Trump’s 2017 move to walk away from the 12-nation trade pact was a “disastrous act of foreign policy vandalism,” said John Hulsman, president of the London-based global political risk consulting firm that bears his name. As a result, he says, the “Abe government stepped into the void, shepherding a revised TPP to fruition.”

Japan’s Prime Minister Shinzo Abe, center, shakes hands with ministers from 11 countries during the first meeting of the Comprehensive and Progressive Agreement for Trans-Pacific Partnership in Tokyo on January 19, 2019. Photo: AFP/ Yomiuri Shimbun

Abe has had to tread carefully so as not to provoke Trump’s ire. For Abe’s Liberal Democratic Party, though, pivoting to Southeast Asia has been a priority since the 1950s, when it first took power.

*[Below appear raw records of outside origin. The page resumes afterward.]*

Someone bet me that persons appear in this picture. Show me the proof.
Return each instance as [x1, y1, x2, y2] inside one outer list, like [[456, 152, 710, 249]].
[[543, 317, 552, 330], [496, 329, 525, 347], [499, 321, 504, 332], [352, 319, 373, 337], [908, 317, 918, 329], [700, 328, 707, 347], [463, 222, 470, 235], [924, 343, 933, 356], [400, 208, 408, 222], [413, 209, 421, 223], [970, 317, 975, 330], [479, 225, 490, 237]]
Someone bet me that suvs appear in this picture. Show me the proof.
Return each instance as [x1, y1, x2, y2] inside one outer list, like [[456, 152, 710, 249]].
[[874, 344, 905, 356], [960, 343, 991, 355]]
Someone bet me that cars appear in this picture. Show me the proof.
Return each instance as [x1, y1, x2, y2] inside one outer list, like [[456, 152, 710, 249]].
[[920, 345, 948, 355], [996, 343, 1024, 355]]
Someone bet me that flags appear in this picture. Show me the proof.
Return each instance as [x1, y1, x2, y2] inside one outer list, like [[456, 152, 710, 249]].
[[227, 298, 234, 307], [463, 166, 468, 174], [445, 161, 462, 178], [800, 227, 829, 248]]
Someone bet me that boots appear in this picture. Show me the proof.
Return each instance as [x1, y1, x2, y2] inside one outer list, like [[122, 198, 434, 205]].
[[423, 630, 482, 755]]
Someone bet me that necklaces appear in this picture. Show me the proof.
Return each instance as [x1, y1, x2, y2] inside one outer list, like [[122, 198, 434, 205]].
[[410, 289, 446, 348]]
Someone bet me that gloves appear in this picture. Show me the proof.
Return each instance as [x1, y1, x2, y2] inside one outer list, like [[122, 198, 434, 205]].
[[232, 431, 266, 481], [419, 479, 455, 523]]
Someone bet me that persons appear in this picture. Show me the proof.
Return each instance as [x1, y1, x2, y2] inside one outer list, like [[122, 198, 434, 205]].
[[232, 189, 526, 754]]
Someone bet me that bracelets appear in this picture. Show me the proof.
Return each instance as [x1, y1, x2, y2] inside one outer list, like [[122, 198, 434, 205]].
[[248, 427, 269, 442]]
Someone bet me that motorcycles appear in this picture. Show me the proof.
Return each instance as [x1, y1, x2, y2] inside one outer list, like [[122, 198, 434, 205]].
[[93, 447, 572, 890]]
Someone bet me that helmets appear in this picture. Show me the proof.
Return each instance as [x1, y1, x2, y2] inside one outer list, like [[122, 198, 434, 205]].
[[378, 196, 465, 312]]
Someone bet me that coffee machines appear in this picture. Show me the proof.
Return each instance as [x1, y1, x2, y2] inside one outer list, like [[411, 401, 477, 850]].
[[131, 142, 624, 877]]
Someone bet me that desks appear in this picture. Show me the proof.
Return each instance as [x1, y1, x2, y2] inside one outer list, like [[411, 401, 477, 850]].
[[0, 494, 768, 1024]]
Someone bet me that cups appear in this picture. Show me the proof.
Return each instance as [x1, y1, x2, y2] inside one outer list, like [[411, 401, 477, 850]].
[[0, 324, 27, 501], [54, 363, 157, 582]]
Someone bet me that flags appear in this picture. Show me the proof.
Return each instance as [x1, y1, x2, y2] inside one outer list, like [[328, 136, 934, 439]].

Japan is very careful not to resurrect the concept of the “The Greater East Asia Co-Prosperity Sphere” – the ambition that led Imperial Japan into war in Southeast Asia in 1941. August 15 marks the 75th anniversary of the end of the Pacific War.

And yet, Abe’s LDP is sensitive to concerns about China’s own hegemonic ambitions. “Lately, even the Chinese ‘Belt and Road Initiative’ and its ‘community of common destiny’ is seen as the ‘Greater East Asia Co-Prosperity Sphere 2.0,’” says Jeremy Yellen, author of a 2019 book on the topic who teaches at the Chinese University of Hong Kong. “The idea of the ‘co-prosperity sphere’ thus lives on in the politics of the present.”

As Tokyo’s ambitions grow, and it adds a zero or two to the subsidies it’s offering, the region could see a timely influx of post-Covid-19 investment and add incentives for ASEAN governments to get their economic houses in order to win their fair share of the spoils.